Open ilyanoskov opened 3 months ago
To add more context, I was looking for a way to do an operation that is similar to diff
- take a previous row value, manipulate it, and then multiply by the next row value. I defined a window with hop=1, duration=1 but was only able to get those values after an additional join - which I found cumbersome.
This is a great point. Actually, diff
is a particularly unpleasant (slow and memory-inefficient) operation to perform in a streaming or distributed system in its full generality - and may cause unexpected performance bottlenecks. At the same time, it can be extremely useful. Whether or not it should be present as a keyword here is a recurring topic among repo maintainers.
If by any chance you are in the lucky place that your data has a column with sequential row numbers (seq = 1, 2, 3,...

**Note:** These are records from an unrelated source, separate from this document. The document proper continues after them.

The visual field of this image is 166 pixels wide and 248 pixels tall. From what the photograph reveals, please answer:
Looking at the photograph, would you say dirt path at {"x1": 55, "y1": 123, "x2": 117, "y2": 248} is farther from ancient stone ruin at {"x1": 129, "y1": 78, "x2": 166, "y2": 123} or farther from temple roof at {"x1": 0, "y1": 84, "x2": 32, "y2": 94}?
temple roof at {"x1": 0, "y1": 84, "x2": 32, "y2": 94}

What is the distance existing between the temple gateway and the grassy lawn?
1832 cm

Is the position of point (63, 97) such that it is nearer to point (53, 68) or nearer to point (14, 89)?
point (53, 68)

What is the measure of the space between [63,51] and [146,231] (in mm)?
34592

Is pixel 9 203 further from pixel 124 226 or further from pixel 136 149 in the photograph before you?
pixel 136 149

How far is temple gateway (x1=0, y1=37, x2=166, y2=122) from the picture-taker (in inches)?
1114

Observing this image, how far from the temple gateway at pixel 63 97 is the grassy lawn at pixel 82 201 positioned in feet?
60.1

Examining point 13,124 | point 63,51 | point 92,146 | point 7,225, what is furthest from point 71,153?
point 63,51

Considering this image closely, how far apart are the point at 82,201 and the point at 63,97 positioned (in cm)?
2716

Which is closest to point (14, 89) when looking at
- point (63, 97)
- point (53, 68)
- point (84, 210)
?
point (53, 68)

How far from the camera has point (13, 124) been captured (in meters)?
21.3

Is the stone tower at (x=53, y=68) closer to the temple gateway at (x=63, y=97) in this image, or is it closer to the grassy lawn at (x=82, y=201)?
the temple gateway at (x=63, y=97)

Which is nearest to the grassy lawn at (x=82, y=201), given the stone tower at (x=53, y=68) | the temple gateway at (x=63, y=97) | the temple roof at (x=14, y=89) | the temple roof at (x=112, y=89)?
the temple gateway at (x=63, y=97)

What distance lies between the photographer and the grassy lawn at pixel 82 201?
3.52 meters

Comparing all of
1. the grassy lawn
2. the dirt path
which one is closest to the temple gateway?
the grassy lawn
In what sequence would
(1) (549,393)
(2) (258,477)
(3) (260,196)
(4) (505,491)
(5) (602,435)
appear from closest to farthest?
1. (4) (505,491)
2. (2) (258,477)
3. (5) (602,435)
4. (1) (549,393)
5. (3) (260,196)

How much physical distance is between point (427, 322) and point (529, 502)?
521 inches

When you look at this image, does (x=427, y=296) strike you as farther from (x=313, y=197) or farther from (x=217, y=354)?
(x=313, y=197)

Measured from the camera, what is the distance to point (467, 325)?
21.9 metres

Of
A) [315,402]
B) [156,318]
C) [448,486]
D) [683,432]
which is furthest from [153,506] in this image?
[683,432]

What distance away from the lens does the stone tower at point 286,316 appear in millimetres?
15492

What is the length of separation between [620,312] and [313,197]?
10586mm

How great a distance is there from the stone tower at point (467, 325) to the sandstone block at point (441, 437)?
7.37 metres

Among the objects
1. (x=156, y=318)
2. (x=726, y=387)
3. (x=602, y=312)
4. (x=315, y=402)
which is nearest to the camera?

), compute seq_next = seq+1
and join the table with itself on table_copy1.seq_next = table_copy2.seq
. It's not beautiful but it's (fairly) fast.
Next best case, if you can localize all the adjacent rows inside a small window, a reducer running a UDF over this window is a good idea.
In the most general case, you can use the sort
syntax to achieve the diff like here: https://pathway.com/developers/showcases/event_stream_processing_time_between_occurrences. We are working to optimize this approach for speed, but even then, it will always be a bit unwieldy for streaming systems at scale (especially with partitioned data).
Comment: I'm bookmarking https://cloud.google.com/bigquery/docs/reference/standard-sql/navigation_functions to have a terminology reference for Topic for future participants of the discussion (taken from the non-streaming window world).
I tried to implement some functionality that would give me the previous seen value inside a window and I have realised that it is currently quite cumbersome to do it in Pathway.
I think this feature will be useful for anyone trying to do not-so-trivial aggregations.